Foreign Office spokesman Qazi Khalilullah said, “Allegations implicating Pakistan are baseless”, local media reported.
“I want to reiterate that non-interference in Afghanistan’s internal affairs is a key pillar of our Afghan policy,” the FO spokesman said.
“Pakistan is fully committed towards preventing its territory from being used against any other country, including Afghanistan.”
The US based news agency claimed late Thursday that American special operations analysts had been gathering intelligence on the MSF facility – which they knew was a protected medical site – because they believed it was being used by a Pakistani operative to coordinate Taliban activity.
It’s unclear whether commanders who unleashed the AC-130 gunship on the hospital – killing at least 22 patients and hospital staff – were aware that the site was a hospital or knew about the allegations of possible enemy activity.
The Pentagon initially said the attack was to protect US troops engaged in a firefight and has since said it was a mistake.

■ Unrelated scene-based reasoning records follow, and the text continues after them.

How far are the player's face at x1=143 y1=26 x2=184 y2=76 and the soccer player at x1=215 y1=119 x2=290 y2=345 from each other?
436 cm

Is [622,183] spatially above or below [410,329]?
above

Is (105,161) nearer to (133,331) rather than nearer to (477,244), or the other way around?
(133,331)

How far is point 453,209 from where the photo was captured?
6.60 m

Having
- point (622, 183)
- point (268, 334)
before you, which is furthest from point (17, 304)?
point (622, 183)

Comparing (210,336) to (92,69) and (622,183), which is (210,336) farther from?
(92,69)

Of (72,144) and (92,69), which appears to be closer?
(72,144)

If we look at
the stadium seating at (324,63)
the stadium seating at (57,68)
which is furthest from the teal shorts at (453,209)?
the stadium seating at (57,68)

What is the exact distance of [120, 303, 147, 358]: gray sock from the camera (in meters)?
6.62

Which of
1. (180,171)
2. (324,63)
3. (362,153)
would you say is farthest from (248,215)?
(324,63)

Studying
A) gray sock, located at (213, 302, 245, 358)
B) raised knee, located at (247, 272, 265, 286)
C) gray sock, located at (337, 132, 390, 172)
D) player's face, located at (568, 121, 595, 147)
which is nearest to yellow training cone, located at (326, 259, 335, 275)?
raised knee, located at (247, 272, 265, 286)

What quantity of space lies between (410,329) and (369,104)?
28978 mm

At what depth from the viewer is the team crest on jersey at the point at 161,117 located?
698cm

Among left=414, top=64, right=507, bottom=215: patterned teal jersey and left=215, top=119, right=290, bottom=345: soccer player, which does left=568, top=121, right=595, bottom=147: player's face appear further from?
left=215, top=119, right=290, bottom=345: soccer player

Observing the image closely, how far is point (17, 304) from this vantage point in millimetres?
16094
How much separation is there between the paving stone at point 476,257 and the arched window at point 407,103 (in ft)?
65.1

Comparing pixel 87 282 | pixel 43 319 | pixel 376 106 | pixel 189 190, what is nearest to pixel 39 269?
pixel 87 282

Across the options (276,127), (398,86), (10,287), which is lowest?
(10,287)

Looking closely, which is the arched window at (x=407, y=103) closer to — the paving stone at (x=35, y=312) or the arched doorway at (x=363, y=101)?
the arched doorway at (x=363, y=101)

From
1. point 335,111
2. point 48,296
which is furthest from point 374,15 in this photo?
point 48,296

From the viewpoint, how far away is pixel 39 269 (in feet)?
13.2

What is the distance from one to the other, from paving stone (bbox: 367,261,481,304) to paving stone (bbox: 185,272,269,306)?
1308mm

The special operations analysts had assembled a dossier that included maps with the hospital circled, along with indications that intelligence agencies were tracking the location of the alleged Pakistani operative and activity reports based on overhead surveillance, according to a former intelligence official familiar with the material.
The intelligence suggested the hospital was being used as a Taliban command and control centre and may have housed heavy weapons.
After the attack – which came amidst a battle to retake the northern Afghan city of Kunduz from the Taliban – some US analysts assessed that the strike had been justified, the former officer says.
They concluded that the Pakistani, believed to have been working for the Inter-Services Intelligence (ISI), had been killed.
No evidence has surfaced publicly to support those conclusions about the alleged operative’s connections or his demise.
The former intelligence official was not authorised to comment publicly and spoke only on condition of anonymity.
The new details about the military’s suspicions that the hospital was being misused complicate an already murky picture and add to the unanswered questions about one of the worst civilian casualty incidents of the Afghan war.
They also raise the possibility of a breakdown in intelligence sharing and communication across the military chain of command.
Pentagon officials declined to comment over the issue.